### RECORDED DATA
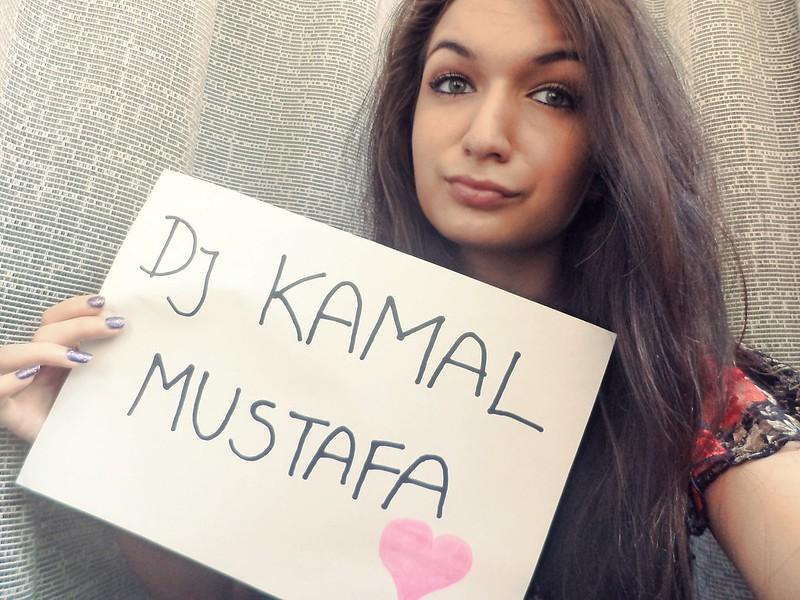 DjKamalMustafa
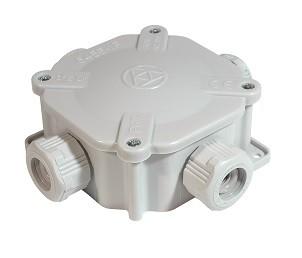 Elektroinstalační krabice acidur malá IP67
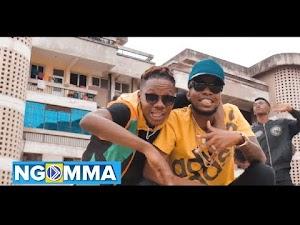 Download Video | Pah One ft Orbit Makaveli - Hawawezi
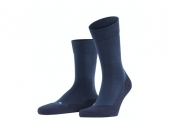 FALKE GO2 Herren Socken 16770 l space blue l 42-43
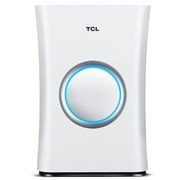 TCL TKJ400A5空气净化器 CADR:403立方米/小时 负离子四色炫彩(小蛮腰)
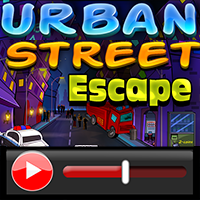 Urban Street Escape Walkt…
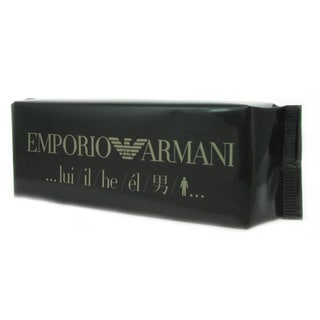Giorgio Armani 'Emporio Armani He' Men's 3.3-ounce Eau de Toilette Cologne Spray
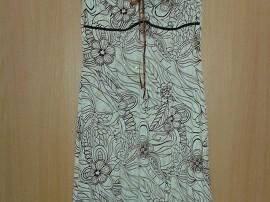 Dámské retro šaty, M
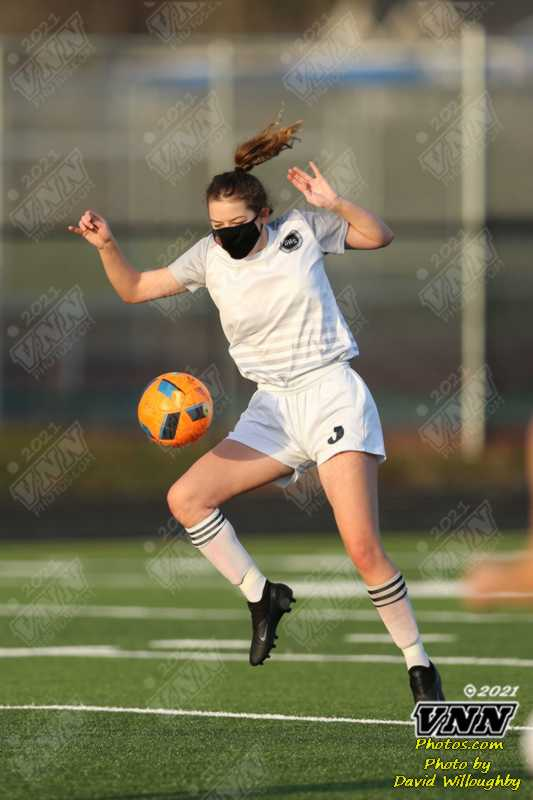 March 1st 2021 – Baker vs Blaine Girls Varsity Soccer – David Willoughby Photos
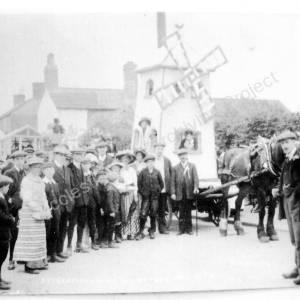 Hospital Parade 1913 , The Common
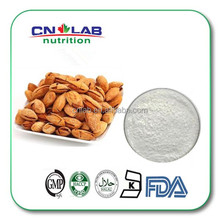 Pure almond extract powder,almond extract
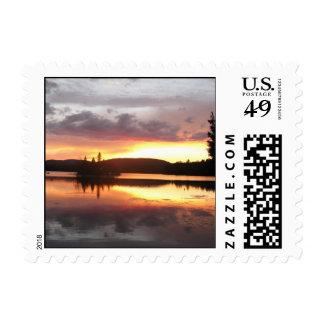 Sunset On Lake Adirondack Postage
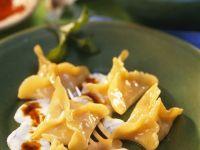 Cheese Dumplings recipe
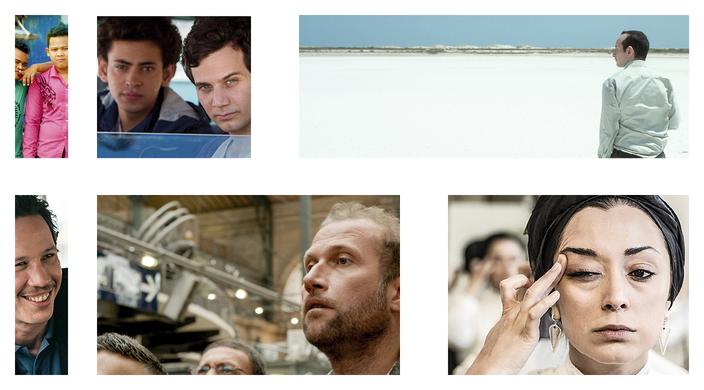 un état du monde et du cinema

### EXERCISE BRIEF
Pictures do not belong in the copy. Repeat exactly each line from the one with "Sunset On Lake Adirondack Postage" through the end of the listing.

### PROBLEM SOLUTION
 Sunset On Lake Adirondack Postage
 Cheese Dumplings recipe
 un état du monde et du cinema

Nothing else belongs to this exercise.